Reprenons depuis le début – parce que c'est important :
- Phase 1 : Découverte – Tu lis, tu soulignes, tu annotes. Prends 10 minutes pour ça.
- Phase 2 : Organisation – Tu regroupes tes observations en 2 ou 3 axes. Chaque axe doit être une idée, pas une simple catégorie (pas "le style" – trop vague – mais "la construction d'une atmosphère pesante").
- Phase 3 : Rédaction – Tu écris introduction, développement, conclusion. Chaque paragraphe = une citation + une analyse + un effet.
- Phase 4 : Vérification – Relis-toi. Corrige les fautes. Vérifie que chaque partie répond à ta problématique.
Et un conseil : apprends à gérer ton temps. Au bac, tu as 4 heures pour le commentaire et la question de corpus. Consacre 30 minutes à l'analyse, 30 minutes au plan, 2h30 à la rédaction et 30 minutes à la relecture. Ne passe pas une heure à peaufiner l'introduction.
Les erreurs qui coûtent des points – et comment les éviter
J'ai vu tellement d'élèves perdre des points bêtement. Voici les 4 erreurs les plus fréquentes :
- La paraphrase : Tu racontes le texte au lieu de l'analyser. Solution : à chaque citation, pose-toi la question "pourquoi l'auteur a-t-il choisi ce mot/cette structure ?"
- Le plan incohérent : Tes parties se chevauchent ou ne suivent pas une logique. Solution : construis ton plan en répondant à ta problématique étape par étape.
- L'absence de procédés : Tu parles du sens sans nommer les outils. Solution : utilise un lexique précis (métaphore, comparaison, antithèse, etc.).
- La conclusion qui résume : "En conclusion, nous avons vu que…" – c'est mort. Une conclusion doit faire le bilan ET ouvrir vers une réflexion plus large (un autre texte, un mouvement littéraire, une question philosophique).
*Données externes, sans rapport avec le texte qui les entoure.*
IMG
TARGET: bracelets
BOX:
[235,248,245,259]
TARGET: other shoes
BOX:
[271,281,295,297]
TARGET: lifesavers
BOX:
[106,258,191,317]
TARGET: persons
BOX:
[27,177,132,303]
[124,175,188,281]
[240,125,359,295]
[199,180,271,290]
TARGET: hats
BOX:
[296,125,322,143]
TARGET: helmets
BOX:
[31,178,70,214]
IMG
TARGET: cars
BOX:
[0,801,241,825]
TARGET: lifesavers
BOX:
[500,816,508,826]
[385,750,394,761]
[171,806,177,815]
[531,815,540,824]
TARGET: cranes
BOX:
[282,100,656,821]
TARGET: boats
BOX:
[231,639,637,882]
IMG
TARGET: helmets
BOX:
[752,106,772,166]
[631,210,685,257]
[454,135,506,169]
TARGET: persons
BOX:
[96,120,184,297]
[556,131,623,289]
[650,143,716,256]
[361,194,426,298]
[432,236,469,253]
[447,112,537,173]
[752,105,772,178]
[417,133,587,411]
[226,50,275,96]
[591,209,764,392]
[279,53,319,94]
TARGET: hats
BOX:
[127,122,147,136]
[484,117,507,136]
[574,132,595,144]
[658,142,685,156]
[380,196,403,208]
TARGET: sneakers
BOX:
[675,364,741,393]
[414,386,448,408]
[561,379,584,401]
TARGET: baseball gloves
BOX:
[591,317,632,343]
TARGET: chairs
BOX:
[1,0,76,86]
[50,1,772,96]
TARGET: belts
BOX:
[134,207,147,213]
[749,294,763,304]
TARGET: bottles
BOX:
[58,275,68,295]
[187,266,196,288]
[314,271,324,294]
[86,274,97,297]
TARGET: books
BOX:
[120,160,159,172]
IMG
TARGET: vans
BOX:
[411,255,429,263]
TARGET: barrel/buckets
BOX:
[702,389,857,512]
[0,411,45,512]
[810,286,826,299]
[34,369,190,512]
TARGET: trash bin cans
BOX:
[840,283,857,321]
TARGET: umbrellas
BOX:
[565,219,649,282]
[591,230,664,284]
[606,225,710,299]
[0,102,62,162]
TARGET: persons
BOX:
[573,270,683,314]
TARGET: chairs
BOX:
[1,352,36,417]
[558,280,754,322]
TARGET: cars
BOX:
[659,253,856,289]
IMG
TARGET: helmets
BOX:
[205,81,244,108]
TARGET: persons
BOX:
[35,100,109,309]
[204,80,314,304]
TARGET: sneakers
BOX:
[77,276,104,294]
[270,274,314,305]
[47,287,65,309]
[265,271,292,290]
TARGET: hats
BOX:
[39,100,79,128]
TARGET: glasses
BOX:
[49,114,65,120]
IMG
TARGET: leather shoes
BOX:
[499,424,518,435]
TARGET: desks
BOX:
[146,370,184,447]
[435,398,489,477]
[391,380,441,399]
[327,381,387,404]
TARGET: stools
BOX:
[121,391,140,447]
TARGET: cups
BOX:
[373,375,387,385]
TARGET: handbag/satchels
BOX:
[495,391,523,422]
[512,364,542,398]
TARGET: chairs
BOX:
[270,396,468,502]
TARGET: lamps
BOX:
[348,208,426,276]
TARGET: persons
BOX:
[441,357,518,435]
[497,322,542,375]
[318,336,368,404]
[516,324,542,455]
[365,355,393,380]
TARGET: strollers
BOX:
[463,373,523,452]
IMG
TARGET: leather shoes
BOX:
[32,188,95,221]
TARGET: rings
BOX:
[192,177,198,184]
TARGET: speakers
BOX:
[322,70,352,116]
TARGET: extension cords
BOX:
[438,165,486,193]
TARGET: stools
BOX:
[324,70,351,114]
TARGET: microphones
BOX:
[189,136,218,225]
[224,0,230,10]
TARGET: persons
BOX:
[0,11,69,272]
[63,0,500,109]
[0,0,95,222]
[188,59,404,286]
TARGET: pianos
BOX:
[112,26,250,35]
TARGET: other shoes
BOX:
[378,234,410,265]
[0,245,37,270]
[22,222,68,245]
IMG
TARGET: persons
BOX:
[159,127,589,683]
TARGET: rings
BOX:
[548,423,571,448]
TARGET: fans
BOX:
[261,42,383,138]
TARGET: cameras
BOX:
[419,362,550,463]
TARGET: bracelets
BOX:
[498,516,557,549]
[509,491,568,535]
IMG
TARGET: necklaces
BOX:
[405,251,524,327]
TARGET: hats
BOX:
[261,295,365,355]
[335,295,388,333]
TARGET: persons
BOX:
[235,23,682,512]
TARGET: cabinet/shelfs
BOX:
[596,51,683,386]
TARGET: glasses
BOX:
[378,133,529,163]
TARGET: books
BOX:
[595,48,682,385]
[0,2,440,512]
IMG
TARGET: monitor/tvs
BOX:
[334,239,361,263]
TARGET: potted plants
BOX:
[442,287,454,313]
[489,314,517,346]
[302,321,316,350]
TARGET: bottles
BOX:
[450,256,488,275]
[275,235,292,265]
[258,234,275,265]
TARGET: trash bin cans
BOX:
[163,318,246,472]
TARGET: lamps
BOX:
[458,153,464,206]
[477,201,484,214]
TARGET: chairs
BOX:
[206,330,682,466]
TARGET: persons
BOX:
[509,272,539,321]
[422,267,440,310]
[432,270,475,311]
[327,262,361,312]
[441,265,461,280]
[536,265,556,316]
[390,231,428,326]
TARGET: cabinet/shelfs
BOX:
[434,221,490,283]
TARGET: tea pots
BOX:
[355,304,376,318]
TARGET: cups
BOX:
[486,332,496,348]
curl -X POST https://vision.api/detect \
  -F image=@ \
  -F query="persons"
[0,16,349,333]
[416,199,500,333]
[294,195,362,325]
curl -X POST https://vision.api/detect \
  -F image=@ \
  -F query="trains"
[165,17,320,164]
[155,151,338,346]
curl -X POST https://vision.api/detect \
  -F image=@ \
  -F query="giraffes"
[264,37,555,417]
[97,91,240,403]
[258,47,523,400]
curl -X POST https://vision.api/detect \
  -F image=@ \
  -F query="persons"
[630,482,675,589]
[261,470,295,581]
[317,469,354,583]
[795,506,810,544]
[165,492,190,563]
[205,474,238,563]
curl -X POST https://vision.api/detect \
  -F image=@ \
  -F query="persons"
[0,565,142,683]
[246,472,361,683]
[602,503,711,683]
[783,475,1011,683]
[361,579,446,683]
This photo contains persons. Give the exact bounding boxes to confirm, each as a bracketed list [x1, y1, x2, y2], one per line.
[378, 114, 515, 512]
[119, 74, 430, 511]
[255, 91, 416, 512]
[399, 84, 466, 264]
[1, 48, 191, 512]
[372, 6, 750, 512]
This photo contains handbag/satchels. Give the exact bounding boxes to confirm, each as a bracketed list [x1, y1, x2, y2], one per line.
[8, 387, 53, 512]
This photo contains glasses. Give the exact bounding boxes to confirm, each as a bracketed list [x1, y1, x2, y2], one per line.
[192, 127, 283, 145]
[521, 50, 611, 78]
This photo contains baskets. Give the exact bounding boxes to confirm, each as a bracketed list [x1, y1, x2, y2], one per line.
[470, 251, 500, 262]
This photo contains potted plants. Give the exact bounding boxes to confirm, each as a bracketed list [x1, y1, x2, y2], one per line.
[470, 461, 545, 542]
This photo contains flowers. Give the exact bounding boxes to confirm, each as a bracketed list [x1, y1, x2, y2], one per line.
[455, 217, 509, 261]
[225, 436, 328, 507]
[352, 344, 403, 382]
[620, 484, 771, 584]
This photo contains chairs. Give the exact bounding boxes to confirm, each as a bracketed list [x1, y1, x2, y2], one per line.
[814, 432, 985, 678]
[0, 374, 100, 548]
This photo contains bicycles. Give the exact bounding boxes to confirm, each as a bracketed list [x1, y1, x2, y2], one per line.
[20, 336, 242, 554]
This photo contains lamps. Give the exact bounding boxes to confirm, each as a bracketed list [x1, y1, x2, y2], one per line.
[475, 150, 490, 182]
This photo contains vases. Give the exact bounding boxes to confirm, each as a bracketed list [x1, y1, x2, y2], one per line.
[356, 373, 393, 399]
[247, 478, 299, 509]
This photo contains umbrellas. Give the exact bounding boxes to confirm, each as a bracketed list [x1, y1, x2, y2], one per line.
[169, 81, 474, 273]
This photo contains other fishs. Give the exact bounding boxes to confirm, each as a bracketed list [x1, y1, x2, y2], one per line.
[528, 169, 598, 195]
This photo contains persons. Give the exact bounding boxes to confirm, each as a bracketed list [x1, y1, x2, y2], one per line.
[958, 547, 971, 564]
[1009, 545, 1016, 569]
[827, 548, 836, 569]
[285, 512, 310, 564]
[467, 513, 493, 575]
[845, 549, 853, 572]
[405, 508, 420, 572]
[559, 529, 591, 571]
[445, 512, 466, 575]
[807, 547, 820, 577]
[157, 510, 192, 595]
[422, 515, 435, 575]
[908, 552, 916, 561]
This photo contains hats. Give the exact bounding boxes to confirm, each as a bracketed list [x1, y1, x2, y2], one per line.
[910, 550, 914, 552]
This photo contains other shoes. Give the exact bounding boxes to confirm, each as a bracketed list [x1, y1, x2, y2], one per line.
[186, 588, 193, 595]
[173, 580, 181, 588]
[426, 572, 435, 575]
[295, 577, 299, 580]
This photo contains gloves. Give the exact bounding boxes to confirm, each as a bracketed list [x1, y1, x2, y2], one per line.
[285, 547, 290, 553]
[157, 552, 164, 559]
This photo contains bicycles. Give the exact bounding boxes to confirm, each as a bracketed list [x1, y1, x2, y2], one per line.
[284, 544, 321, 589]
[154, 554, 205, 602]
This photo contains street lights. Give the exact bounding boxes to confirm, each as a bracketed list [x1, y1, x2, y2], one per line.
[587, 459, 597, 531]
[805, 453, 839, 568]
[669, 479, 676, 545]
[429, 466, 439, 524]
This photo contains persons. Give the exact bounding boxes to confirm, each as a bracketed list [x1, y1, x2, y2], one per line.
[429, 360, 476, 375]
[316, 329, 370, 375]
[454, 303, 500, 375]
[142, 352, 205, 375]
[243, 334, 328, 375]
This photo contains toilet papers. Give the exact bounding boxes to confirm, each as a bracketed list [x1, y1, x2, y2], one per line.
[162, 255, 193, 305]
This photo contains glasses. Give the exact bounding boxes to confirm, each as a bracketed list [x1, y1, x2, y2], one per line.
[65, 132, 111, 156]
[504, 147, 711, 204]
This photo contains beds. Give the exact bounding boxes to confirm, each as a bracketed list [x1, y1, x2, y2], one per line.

Avouons-le, la plus grosse erreur reste la paraphrase. Je l'ai faite moi-même en terminale. J'avais écrit trois pages pour dire que le personnage était triste. Mon prof m'a rendu la copie avec un seul mot en rouge : "Et alors ?"
Exemple de commentaire rédigé pour le bac de français
Pour finir, voici un mini-commentaire complet sur un extrait de Madame Bovary de Flaubert. Pas besoin de t'étendre : l'essentiel est là.
Introduction : "Publié en 1857, Madame Bovary de Gustave Flaubert marque l'avènement du réalisme en littérature. Dans cet extrait, Flaubert décrit la vie monotone d'Emma Bovary, femme insatisfaite. Comment l'auteur parvient-il à traduire l'ennui profond de son héroïne ? Nous analyserons d'abord le rythme lent de la phrase qui mime l'écoulement du temps, puis les images répétitives qui soulignent le vide de l'existence d'Emma."
Développement : Flaubert utilise des phrases longues, presque sans ponctuation, qui créent une sensation d'étouffement. Par exemple, la description de la campagne normande s'étend sur plusieurs lignes sans rupture. Les verbes d'état ("était", "restait") et les adverbes temporels ("toujours", "jamais") renforcent l'idée d'un temps qui s'écoule sans changement. Le procédé est efficace : le lecteur ressent lui-même l'ennui.
Conclusion : Par ce style travaillé, Flaubert dépasse la simple description : il fait vivre l'ennui au lecteur. Ce passage illustre parfaitement le souci réaliste de l'auteur, mais il annonce aussi le thème de l'insatisfaction qui mènera Emma à sa perte. Une question reste ouverte : l'ennui est-il une fatalité ou un choix ?
Voilà. C'est court, c'est précis, ça montre que tu maîtrises la méthode. Pas de blabla, pas de paraphrase.
Et toi, quelle est ton erreur préférée dans un commentaire ? Moi, c'est le plan à 4 parties qui n'en finit pas... mais ça, c'est une autre histoire.